• [Tasks to complete]
1 – In the stimulus article, why does the employment attorney believe FFCRA paid leave will continue in 2021?
2 – In the stimulus article, rewrite the passage that starts at the words "The agreement includes" and ends after "Families First framework.", swapping "paid sick leave" for "paid sick time".

• [Excerpt provided]
#####

With 2020 almost over, HR and business leaders alike have been worried about what would happen to the Paycheck Protection Program (PPP) and the Families First Coronavirus Response Act (FFCRA). Congress finally came through and agreed to a $900 billion stimulus package on Sunday night. It is expected to pass today.

Here's what small-business owners need to know.

Paycheck Protection Program.

The Paycheck Protection Program, which, according to Senate Majority Leader Mitch McConnell, will target "the hardest hit small businesses." What that means, exactly, is unclear, but Pelosi's press release summarizes it as follows:

The agreement includes over $284 billion for first and second forgivable PPP loans, expanded PPP eligibility for nonprofits and local newspapers, TV and radio broadcasters, key modifications to PPP to serve the smallest businesses and struggling non-profits and better assist independent restaurants, and includes $15 billion in dedicated funding for live venues, independent movie theaters, and cultural institutions.

This is a huge relief for the small businesses that are struggling to keep afloat.

Extended paid sick leave.

Under FFCRA, businesses under 500 people received tax credits to fund paid sick leave for employees who tested positive for Covid-19 or were quarantined after exposure. Pelosi's press release states:

The agreement provides a tax credit to support employers offering paid sick leave, based on the Families First framework.

Employment Attorney Jeff Nowak says he believes this means that the FFCRA benefits and obligatory paid leave will continue in 2021.

#####

• [Supplied entries]
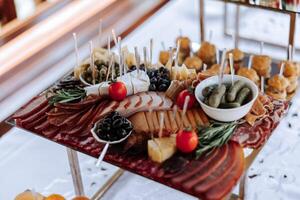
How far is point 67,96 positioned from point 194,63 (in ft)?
3.34

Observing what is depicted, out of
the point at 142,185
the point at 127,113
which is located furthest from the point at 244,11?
the point at 127,113

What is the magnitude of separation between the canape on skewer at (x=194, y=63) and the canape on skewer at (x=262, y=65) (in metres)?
0.29

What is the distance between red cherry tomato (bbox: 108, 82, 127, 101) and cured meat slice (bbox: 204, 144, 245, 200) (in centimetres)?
47

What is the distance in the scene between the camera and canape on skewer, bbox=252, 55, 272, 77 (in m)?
2.81

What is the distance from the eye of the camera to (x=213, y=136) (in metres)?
1.83

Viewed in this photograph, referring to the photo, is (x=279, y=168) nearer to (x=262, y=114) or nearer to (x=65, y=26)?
(x=262, y=114)

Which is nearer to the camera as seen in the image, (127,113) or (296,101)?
(127,113)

#####

• [Solutions below]
1 – He bases that view on Pelosi's press release. It states that the agreement provides a tax credit to support employers offering paid sick leave, based on the Families First framework.

2 –
The agreement includes over $284 billion for first and second forgivable PPP loans, expanded PPP eligibility for nonprofits and local newspapers, TV and radio broadcasters, key modifications to PPP to serve the smallest businesses and struggling non-profits and better assist independent restaurants, and includes $15 billion in dedicated funding for live venues, independent movie theaters, and cultural institutions.

This is a huge relief for the small businesses that are struggling to keep afloat.

Extended paid sick time.

Under FFCRA, businesses under 500 people received tax credits to fund paid sick time for employees who tested positive for Covid-19 or were quarantined after exposure. Pelosi's press release states:

The agreement provides a tax credit to support employers offering paid sick time, based on the Families First framework.